In a case which could have wide-ranging implications for EU member states who operate a similar blood ban, (including Ireland and the UK), an action is being taken by Frenchman Laurent Drelon, 48, who has been prevented from giving blood multiple times since 2004 as a result of evolving barriers banning gay and bisexual men from donating blood.
France has banned men who have sex with men from giving blood since 1983 during the emergence of the HIV epidemic. It lifted the ban in 2016 but instituted new regulations preventing said people from giving blood if they’ve had sex in the previous 12 months.
Mr Drelon’s lawyer, Patrice Spinosi said: “This is the first time that the ECHR will make a decision on whether French legislation is discriminatory or not.” Mr Delon will argue that the ban is discriminatory saying that it breaches his rights to privacy for compelling him to reveal his sexuality prior to making a donation. The abstinence rule, according to Spinoise, “is based solely on a person’s sex and sexual orientation… and violates the right to privacy”.
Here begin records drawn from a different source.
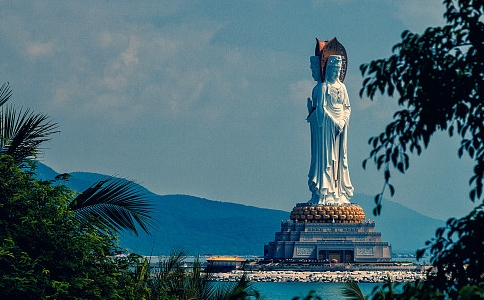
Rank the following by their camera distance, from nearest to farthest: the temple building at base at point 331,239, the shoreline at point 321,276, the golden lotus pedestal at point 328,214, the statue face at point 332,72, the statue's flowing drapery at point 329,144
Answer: the shoreline at point 321,276
the temple building at base at point 331,239
the golden lotus pedestal at point 328,214
the statue's flowing drapery at point 329,144
the statue face at point 332,72

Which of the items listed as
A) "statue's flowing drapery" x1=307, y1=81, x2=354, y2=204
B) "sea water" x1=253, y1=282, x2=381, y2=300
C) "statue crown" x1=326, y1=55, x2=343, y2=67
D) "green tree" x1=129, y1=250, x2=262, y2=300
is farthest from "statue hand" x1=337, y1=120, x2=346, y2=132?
"green tree" x1=129, y1=250, x2=262, y2=300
While there is a shortage of available blood supplies in blood banks worldwide, over 40 countries still ban sexually active gay and bisexual men from donating. Many of the barriers that prevent people from donating blood emerged during the AIDS epidemic and were seen at the time as essential in stopping the spread of infection. However, advances in screening methods and better understanding of the virus have resulted in recommendations that the bans be lifted. Many countries over the last few years have lifted the outright bans but still operate deferral periods which require abstinence from gay men for periods up to 12 months.
In recent news, the Peter Tatchell foundation in the UK released a ‘Screen The Blood’ video ahead of World Blood Donor Day criticising the blood ban and issuing a challenge to governments worldwide – screen the blood, not the sexuality.